DATASET EXTRACT START

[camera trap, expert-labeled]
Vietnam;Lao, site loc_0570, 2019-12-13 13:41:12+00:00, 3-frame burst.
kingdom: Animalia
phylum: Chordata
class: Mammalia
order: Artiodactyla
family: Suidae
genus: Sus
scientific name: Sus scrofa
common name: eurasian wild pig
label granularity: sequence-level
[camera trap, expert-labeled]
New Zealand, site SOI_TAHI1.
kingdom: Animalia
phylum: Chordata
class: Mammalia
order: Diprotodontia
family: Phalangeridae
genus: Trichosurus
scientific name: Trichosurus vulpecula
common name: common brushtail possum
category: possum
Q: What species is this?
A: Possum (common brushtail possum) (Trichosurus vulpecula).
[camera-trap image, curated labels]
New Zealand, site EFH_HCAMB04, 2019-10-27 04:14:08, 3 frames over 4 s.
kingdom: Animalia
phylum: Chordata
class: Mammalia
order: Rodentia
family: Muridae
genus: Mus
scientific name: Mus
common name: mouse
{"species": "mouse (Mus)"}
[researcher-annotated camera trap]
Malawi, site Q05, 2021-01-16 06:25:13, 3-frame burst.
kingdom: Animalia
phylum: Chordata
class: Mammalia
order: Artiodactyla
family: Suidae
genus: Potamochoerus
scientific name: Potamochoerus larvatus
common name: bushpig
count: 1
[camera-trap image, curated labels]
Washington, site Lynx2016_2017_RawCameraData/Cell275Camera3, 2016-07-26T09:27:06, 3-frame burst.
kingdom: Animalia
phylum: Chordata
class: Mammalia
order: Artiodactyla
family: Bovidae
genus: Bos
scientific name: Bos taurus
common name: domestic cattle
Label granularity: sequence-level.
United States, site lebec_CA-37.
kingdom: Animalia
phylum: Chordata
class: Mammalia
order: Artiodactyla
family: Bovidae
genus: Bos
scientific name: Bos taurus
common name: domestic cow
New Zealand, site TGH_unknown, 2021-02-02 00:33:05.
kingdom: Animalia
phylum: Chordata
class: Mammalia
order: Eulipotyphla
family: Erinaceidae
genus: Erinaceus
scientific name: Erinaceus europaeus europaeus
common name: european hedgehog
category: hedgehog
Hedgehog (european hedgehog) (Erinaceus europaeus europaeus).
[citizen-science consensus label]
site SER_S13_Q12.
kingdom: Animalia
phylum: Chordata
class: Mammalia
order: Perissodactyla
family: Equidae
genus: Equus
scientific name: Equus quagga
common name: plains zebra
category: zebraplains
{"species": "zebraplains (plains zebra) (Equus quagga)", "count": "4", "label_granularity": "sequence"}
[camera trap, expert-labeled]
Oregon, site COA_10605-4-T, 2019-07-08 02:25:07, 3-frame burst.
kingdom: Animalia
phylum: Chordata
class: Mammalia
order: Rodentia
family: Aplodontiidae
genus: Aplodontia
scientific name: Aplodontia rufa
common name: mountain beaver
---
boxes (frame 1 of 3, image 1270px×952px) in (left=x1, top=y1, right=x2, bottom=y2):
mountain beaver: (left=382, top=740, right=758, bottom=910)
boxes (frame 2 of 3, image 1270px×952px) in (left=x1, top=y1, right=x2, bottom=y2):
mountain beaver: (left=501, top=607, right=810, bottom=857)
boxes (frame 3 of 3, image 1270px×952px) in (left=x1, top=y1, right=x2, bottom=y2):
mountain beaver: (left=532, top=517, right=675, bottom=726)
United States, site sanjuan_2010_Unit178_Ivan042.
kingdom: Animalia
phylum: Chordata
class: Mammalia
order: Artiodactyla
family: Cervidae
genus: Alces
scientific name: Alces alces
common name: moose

DATASET EXTRACT END

## TASK DESCRIPTION
Please transcribe, exactly and with nothing added, the lines from the first line of the material above through the line that contains "common name: eurasian wild pig".

## YOUR RESPONSE
[camera trap, expert-labeled]
Vietnam;Lao, site loc_0570, 2019-12-13 13:41:12+00:00, 3-frame burst.
kingdom: Animalia
phylum: Chordata
class: Mammalia
order: Artiodactyla
family: Suidae
genus: Sus
scientific name: Sus scrofa
common name: eurasian wild pig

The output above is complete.